** Start READING PASSAGE **

Question

DEATH STAR Question: find x and y when

Answer 1

\[x \sqrt{y}+y \sqrt{x}=30,x \sqrt{x}+y \sqrt{y}=35\]

Answer 2

what do you get when you square both equation?

Answer 3

i.e., \((x \sqrt{y} + y \sqrt {x})^{2}=30^{2}\) and \((x \sqrt{x} + y \sqrt {y})^{2}=35^{2}\)

Answer 4

\[x^{2}y+2x\sqrt{x}y\sqrt{y}+y^{2}x=900\]

Answer 5

and square the other equation as well.

Answer 6

\[xx^{2}+2xy\sqrt{xy}+yy^{2}=1225\]

Answer 7

do you see that the middle item is actually the same? so you can subtract the first squared equation from the second, and you will get an equation which equals to \(x^3-x^2y-y^2x+y^3=325\)

** End READING PASSAGE **

[SET PROBLEM 1] From the thread on finding x and y, reproduce the part that opens with the words containing "and square the" and closes with "equals to \(x^3-x^2y-y^2x+y^3=325\)".
[SET PROBLEM 2] List, in order, every heading that labels a post in the thread on finding x and y.
[SET PROBLEM 3] Summarize the thread on finding x and y in two sentences.

** Start DATASET ENTRIES **

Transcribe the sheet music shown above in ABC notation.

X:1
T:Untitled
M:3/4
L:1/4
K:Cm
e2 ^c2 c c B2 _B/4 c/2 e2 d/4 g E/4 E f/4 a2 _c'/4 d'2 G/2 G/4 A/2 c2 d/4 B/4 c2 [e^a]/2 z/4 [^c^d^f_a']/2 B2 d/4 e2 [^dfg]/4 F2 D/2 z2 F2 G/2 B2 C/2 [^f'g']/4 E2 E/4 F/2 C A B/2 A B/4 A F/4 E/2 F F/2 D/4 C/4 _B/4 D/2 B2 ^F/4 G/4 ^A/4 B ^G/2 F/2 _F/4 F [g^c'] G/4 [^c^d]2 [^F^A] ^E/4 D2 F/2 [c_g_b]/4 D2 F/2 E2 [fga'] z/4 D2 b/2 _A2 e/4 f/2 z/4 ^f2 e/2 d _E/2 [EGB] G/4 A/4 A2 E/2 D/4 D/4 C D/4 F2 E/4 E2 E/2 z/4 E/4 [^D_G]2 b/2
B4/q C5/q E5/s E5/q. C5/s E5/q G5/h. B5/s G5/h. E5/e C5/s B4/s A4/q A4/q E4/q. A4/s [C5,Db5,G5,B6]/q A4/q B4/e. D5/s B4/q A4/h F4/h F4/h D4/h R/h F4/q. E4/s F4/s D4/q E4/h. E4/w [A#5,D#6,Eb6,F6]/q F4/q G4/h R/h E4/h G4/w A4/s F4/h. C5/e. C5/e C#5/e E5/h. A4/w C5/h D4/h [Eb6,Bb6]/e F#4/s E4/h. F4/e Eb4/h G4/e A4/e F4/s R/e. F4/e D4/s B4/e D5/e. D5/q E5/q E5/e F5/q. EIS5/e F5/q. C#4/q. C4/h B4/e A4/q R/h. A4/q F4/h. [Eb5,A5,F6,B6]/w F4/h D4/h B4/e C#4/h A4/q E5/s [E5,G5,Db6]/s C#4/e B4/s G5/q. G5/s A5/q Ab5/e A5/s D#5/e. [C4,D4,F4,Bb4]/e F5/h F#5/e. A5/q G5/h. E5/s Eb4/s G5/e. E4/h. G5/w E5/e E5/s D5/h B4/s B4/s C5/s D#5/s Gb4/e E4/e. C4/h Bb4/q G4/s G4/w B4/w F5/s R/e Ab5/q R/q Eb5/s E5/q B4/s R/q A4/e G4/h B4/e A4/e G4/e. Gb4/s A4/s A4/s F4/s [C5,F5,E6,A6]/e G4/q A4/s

** End DATASET ENTRIES **

[FULL SOLUTION 1]
and square the other equation as well.

Answer 6

\[xx^{2}+2xy\sqrt{xy}+yy^{2}=1225\]

Answer 7

do you see that the middle item is actually the same? so you can subtract the first squared equation from the second, and you will get an equation which equals to \(x^3-x^2y-y^2x+y^3=325\)

[FULL SOLUTION 2] Question, Answer 1, Answer 2, Answer 3, Answer 4, Answer 5, Answer 6, Answer 7

[FULL SOLUTION 3] The thread asks for x and y given x√y + y√x = 30 and x√x + y√y = 35. The replies suggest squaring both equations, point out that the middle terms of the squared equations are the same, and subtract the first from the second to get x³ − x²y − y²x + y³ = 325.